Sin la esperanza de que los devastadores incendios que atacaban el sur de California terminaran, una conmovedora fotografía en la primera plana del "L.A.Times" captó mi atención. Era un niño sentado en la mitad de los escombros, producto de los incendios, sosteniendo un pedazo de su cama arruinada, hablando sobre las probabilidades de vida o muerte al quedarse en la zona de peligro. Miles de familias han perdido sus hogares y las vidas que conocían, así como los recuerdos de toda una vida y las comodidades de las queridas posesiones familiares.

Yo sé como esto me afectó a mí, a mi esposo y a nuestros amigos. Pero, ¿cómo se vislumbra desde la perspectiva de un niño? Aprendí la respuesta a esta pregunta de una manera muy personal, gracias a mi sensible hija de cinco años, Ariela.

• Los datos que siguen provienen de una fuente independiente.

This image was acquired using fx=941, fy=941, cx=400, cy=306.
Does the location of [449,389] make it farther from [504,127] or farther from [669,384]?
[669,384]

Después de una discusión familiar basada en el artículo del "L.A.Times" titulado: "¿Qué guardarías de una casa llena de recuerdos?", Ariela preguntó, “¿Hay muchos niños que perdieron sus juguetes favoritos?”. Cuando le preguntamos si a ella le gustaría donar algunos de sus juguetes, corrió inmediatamente hacia su habitación y volvió con un gran oso blanco y dijo que le gustaría darle a un niño sin hogar uno de sus juguetes favoritos.

Ariela hizo que me reenfocara y me diera cuenta de la importancia de criar a nuestros hijos con conciencia del mundo y con pasión para que aporten en él.

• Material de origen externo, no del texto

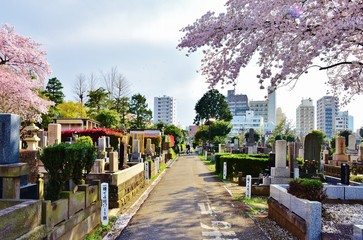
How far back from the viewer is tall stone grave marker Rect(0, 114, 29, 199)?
614 centimetres

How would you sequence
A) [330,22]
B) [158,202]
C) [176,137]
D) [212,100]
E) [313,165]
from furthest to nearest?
[212,100], [176,137], [313,165], [158,202], [330,22]

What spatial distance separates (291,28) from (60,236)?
24.8ft

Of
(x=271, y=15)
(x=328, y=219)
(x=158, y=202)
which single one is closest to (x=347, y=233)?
(x=328, y=219)

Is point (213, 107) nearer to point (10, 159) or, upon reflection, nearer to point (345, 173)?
point (345, 173)

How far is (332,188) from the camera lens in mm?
10609

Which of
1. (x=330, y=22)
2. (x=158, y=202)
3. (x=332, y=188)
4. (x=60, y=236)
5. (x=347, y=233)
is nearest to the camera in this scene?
(x=60, y=236)

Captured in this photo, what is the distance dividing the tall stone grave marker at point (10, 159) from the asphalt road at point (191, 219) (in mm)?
2849

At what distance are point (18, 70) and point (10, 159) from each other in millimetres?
13315

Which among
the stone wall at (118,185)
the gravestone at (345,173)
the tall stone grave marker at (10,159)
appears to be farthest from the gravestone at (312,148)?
the tall stone grave marker at (10,159)

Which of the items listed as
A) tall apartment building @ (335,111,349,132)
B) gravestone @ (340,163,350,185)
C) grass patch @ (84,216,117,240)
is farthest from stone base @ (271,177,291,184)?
tall apartment building @ (335,111,349,132)

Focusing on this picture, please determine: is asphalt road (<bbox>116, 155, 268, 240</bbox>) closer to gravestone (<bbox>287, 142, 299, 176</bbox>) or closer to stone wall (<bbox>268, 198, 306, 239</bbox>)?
stone wall (<bbox>268, 198, 306, 239</bbox>)

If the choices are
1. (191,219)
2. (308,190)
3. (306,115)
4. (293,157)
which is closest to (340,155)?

En nuestros rezos personales de cada viernes por la noche, rezamos por niños que serán grandes ejemplos de Torá y Jesed, (bondad). Cuando Ariela bajó las escaleras con sus brillantes ojos y con sus ganas de hacer esa mitzvá, yo me quede anonadada y sorprendida por la pureza de su bondad. No se cuál fue el momento exacto en el que ella entendió que podía marcar una diferencia en la vida de alguien, pero pasó, y ella hizo que me reenfocara y me diera cuenta de la importancia de criar a nuestros hijos con conciencia del mundo y con pasión para que aporten en él.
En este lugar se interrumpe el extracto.